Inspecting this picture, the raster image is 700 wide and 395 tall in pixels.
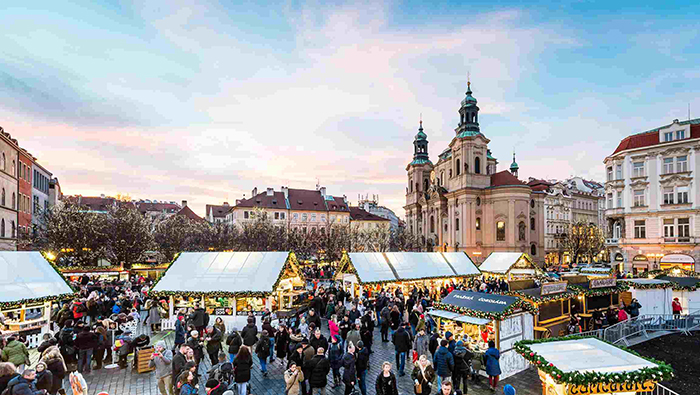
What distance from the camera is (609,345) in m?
8.51

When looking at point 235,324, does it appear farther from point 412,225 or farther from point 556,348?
point 412,225

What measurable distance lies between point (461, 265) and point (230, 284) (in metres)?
17.1

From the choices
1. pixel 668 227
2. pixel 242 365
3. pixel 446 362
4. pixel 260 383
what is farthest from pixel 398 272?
pixel 668 227

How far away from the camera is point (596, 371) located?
7047mm

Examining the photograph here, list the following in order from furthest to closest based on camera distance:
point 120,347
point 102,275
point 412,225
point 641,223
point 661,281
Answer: point 412,225, point 641,223, point 102,275, point 661,281, point 120,347

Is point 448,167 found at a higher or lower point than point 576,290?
higher

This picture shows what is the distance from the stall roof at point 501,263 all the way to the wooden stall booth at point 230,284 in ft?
57.9

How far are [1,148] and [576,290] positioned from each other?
144 feet

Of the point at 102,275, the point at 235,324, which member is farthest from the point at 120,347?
the point at 102,275

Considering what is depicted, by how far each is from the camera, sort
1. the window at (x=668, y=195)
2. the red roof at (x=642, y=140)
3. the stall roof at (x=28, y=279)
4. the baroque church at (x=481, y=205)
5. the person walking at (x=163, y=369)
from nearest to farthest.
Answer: the person walking at (x=163, y=369) → the stall roof at (x=28, y=279) → the window at (x=668, y=195) → the red roof at (x=642, y=140) → the baroque church at (x=481, y=205)

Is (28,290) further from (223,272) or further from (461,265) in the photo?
(461,265)

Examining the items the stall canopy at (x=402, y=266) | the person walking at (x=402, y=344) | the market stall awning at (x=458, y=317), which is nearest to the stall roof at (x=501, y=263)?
the stall canopy at (x=402, y=266)

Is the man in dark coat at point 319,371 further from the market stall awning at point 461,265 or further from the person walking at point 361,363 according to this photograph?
the market stall awning at point 461,265

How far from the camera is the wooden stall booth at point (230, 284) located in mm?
16839
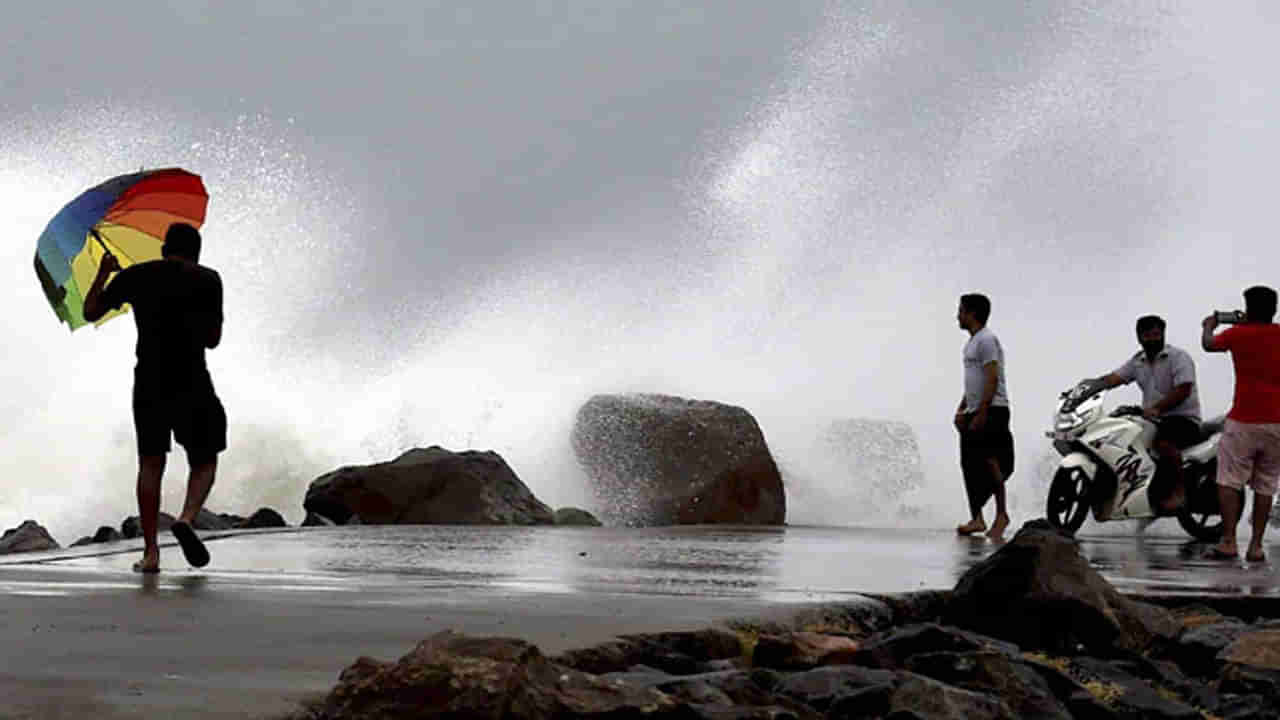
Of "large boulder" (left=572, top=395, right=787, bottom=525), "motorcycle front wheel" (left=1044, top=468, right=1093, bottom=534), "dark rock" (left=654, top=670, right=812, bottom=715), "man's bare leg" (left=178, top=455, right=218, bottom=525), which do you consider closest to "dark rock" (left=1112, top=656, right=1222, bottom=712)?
"dark rock" (left=654, top=670, right=812, bottom=715)

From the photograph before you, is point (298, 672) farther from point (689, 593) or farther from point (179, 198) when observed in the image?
point (179, 198)

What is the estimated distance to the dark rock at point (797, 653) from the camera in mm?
4914

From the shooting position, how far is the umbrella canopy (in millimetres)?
9391

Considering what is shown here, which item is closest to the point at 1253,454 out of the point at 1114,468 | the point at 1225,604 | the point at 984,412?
the point at 984,412

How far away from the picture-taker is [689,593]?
22.2 feet

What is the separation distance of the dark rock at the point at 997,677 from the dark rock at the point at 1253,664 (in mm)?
903

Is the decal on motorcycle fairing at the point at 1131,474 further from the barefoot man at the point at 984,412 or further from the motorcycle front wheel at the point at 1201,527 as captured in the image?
the barefoot man at the point at 984,412

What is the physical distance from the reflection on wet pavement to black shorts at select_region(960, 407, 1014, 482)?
2.17 feet

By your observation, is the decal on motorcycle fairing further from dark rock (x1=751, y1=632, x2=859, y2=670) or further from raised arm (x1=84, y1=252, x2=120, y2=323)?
dark rock (x1=751, y1=632, x2=859, y2=670)

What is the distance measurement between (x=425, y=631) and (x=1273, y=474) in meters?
6.90

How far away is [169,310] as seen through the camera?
7836 millimetres

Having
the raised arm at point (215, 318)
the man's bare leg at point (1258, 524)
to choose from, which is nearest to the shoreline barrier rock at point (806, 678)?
the raised arm at point (215, 318)

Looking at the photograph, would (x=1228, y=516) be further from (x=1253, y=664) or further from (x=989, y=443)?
(x=1253, y=664)

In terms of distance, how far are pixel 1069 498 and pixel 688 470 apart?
19.7ft
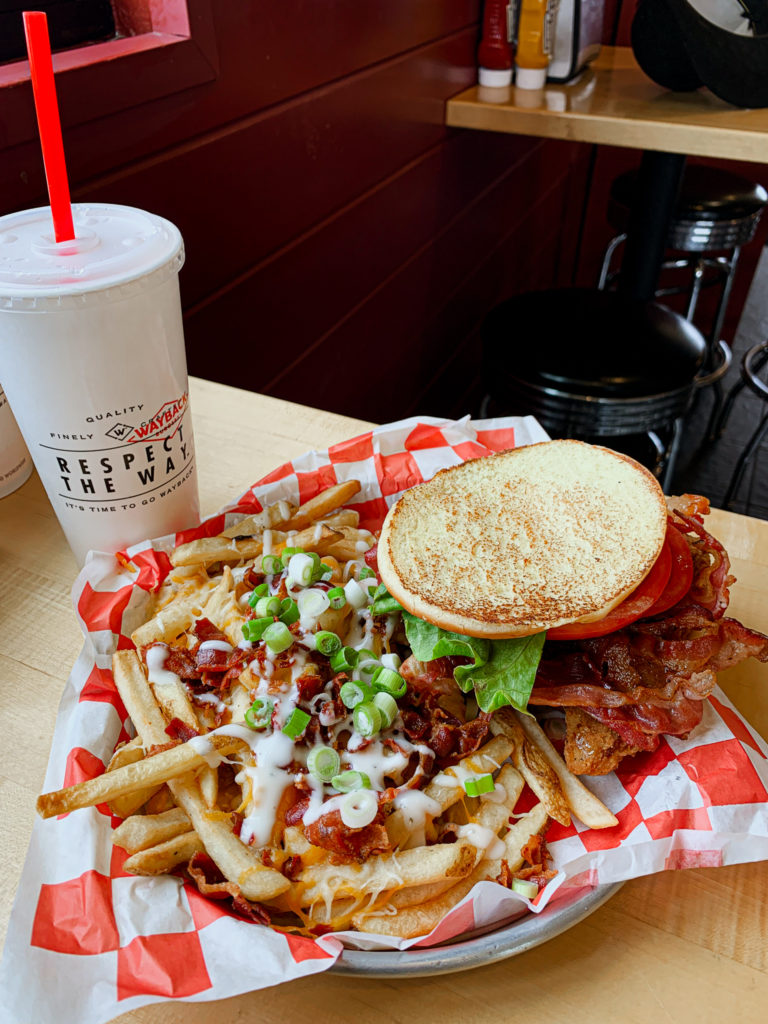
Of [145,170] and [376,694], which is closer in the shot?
[376,694]

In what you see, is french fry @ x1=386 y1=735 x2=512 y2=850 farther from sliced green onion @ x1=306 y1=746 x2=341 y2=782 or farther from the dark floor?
the dark floor

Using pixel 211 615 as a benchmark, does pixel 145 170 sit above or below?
above

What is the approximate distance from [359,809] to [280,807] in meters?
0.10

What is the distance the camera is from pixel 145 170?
176 centimetres

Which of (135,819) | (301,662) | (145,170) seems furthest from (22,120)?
(135,819)

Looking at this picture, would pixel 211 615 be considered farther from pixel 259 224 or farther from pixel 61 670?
pixel 259 224

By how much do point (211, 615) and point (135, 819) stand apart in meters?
0.32

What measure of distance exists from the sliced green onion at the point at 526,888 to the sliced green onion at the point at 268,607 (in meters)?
0.46

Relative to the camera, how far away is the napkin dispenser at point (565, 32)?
321cm

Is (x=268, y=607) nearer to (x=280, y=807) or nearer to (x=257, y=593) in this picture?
(x=257, y=593)

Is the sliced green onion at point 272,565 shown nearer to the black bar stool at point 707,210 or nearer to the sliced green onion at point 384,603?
the sliced green onion at point 384,603

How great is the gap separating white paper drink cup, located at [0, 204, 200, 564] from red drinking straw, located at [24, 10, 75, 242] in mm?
70

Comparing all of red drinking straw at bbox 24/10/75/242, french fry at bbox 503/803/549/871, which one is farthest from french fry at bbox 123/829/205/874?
red drinking straw at bbox 24/10/75/242

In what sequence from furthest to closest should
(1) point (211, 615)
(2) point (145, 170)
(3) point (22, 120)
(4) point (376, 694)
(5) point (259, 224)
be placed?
________
◆ TASK INSTRUCTIONS
Arrange the lines as a Markdown table with the columns Row and Line, starting with the line with "Is (x=268, y=607)" and going on through the end of the records, and leave out blank lines.

◆ SOLUTION TO THE PROBLEM
| Row | Line |
|---|---|
| 1 | Is (x=268, y=607) nearer to (x=280, y=807) or nearer to (x=257, y=593) in this picture? |
| 2 | (x=257, y=593) |
| 3 | Is the sliced green onion at point 272,565 shown nearer to the black bar stool at point 707,210 or nearer to the sliced green onion at point 384,603? |
| 4 | the sliced green onion at point 384,603 |
| 5 | How great is the gap separating white paper drink cup, located at [0, 204, 200, 564] from red drinking straw, located at [24, 10, 75, 242] in mm? |
| 6 | 70 |
| 7 | Comparing all of red drinking straw at bbox 24/10/75/242, french fry at bbox 503/803/549/871, which one is farthest from french fry at bbox 123/829/205/874? |
| 8 | red drinking straw at bbox 24/10/75/242 |
| 9 | In what sequence from furthest to closest should |
| 10 | (1) point (211, 615) |
| 11 | (2) point (145, 170) |
| 12 | (3) point (22, 120) |
| 13 | (4) point (376, 694) |
| 14 | (5) point (259, 224) |
| 15 | be placed? |